Records of scene-based questions:
>> start

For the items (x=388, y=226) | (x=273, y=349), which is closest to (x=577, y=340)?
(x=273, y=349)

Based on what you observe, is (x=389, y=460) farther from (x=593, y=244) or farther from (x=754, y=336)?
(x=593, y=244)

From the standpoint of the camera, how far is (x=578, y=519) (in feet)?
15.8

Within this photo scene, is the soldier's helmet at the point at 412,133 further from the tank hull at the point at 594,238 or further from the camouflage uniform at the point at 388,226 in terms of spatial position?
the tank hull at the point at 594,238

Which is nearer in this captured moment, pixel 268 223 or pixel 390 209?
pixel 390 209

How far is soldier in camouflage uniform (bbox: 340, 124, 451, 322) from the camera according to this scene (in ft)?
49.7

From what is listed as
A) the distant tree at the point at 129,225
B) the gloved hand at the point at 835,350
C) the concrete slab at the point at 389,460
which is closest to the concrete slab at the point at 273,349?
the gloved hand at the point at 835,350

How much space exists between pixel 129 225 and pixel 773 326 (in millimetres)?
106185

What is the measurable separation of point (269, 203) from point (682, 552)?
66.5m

>> end

What you should do:
Rewrite every item above, putting "viewer" wherever "camera" appears and changing nothing else.

Task response:
For the items (x=388, y=226) | (x=273, y=349), which is closest to (x=577, y=340)?
(x=273, y=349)

Based on what you observe, is (x=389, y=460) farther from (x=593, y=244) or farther from (x=754, y=336)?
(x=593, y=244)

From the standpoint of the viewer, how far is (x=578, y=519) (in feet)?
15.8

Within this photo scene, is the soldier's helmet at the point at 412,133 further from the tank hull at the point at 594,238 or further from the camouflage uniform at the point at 388,226 in terms of spatial position?
the tank hull at the point at 594,238

Which is nearer in this captured moment, pixel 268 223 or pixel 390 209?
pixel 390 209

How far is soldier in camouflage uniform (bbox: 340, 124, 451, 322) from the viewer according to this scene (in ft)?
49.7

From what is listed as
A) the distant tree at the point at 129,225
B) the gloved hand at the point at 835,350
C) the concrete slab at the point at 389,460
which is closest to the concrete slab at the point at 273,349?
the gloved hand at the point at 835,350

How much space exists between pixel 129 225 and pixel 773 326 (in millimetres)?
106185

What is the measurable separation of point (269, 203) from point (682, 552)?
66.5m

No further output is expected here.